# Assignment:
Replace every "Shed" with "Barn" in the data below and repeat each line with nothing else changed. Leave the pictures out of your answer.
★ ★ ★ ★
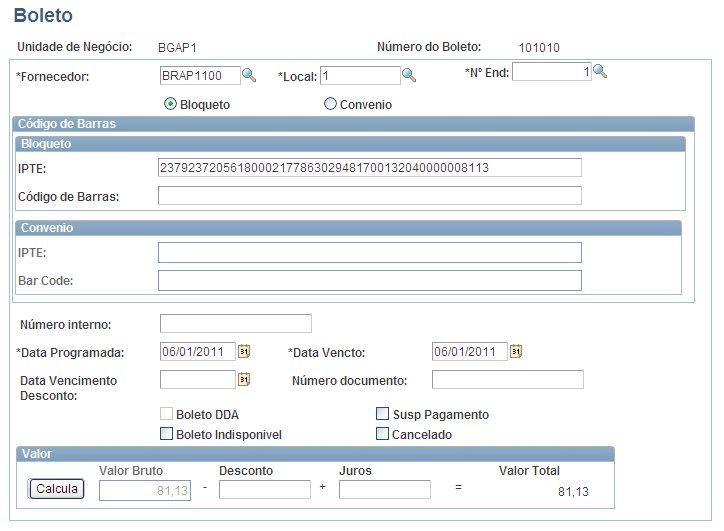 Página Boleto As informações contidas no Boleto (código de barras, código da linha disponível para digitação, valor, etc.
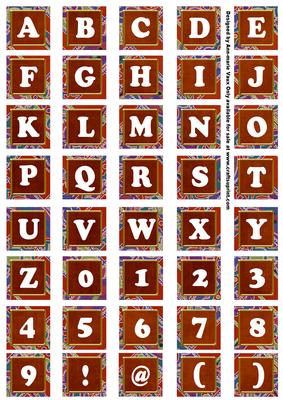 Sunrise Paisley Weave Mix Alphabet Tile Embellishment Sheet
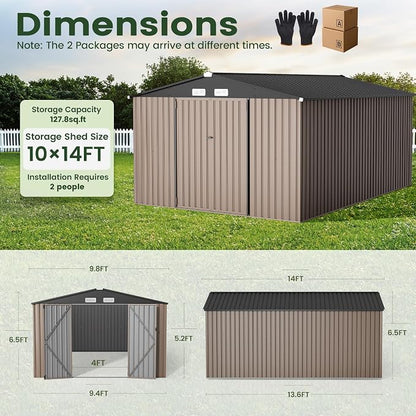 GVDV 10x14 FT Outdoor Metal Storage Shed, Durable Garden Shed - Image 2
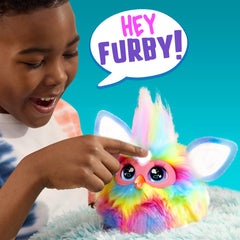 Furby interactive plush face responds to kids actions.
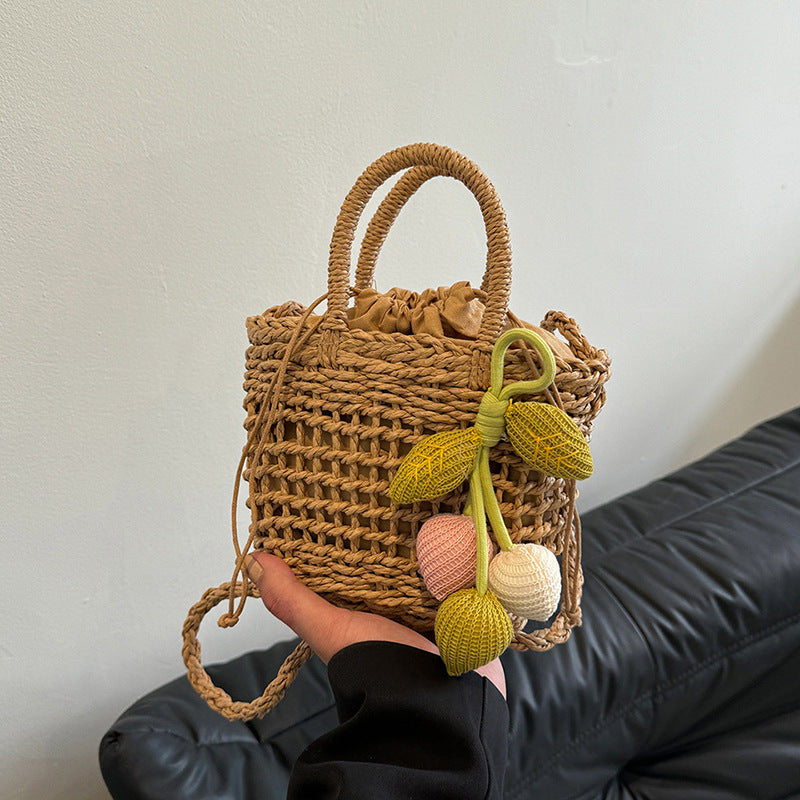 Fresh Summer Straw Bag – Hand-Woven INS Style Hollow Shoulder Handbag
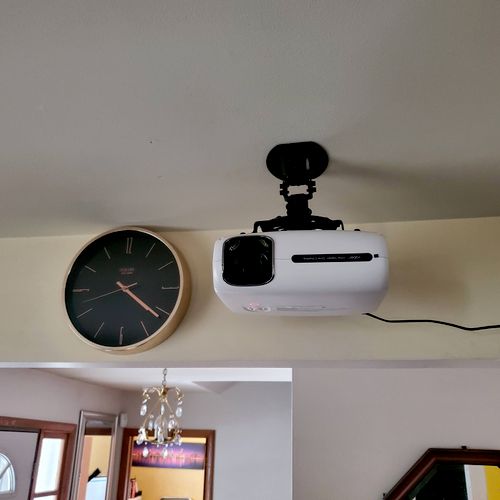 David installed a ceiling mount projector for us. 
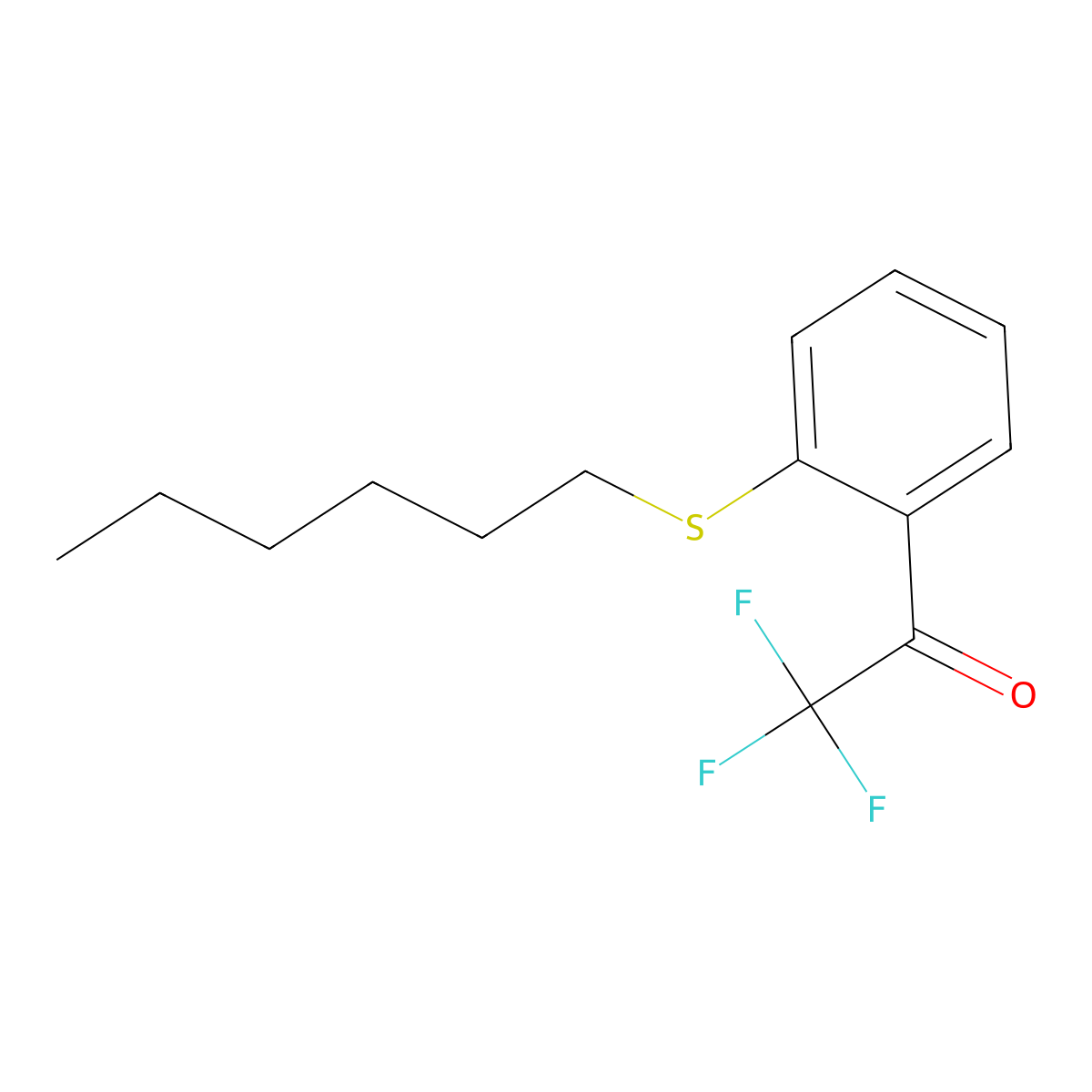 2'-(n-Hexylthio)-2,2,2-trifluoroacetophenone molecular structure, CAS 1443354-69-5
★ ★ ★ ★
# Task output:
 Página Boleto As informações contidas no Boleto (código de barras, código da linha disponível para digitação, valor, etc.
 Sunrise Paisley Weave Mix Alphabet Tile Embellishment Sheet
 GVDV 10x14 FT Outdoor Metal Storage Barn, Durable Garden Barn - Image 2
 Furby interactive plush face responds to kids actions.
 Fresh Summer Straw Bag – Hand-Woven INS Style Hollow Shoulder Handbag
 David installed a ceiling mount projector for us. 
 2'-(n-Hexylthio)-2,2,2-trifluoroacetophenone molecular structure, CAS 1443354-69-5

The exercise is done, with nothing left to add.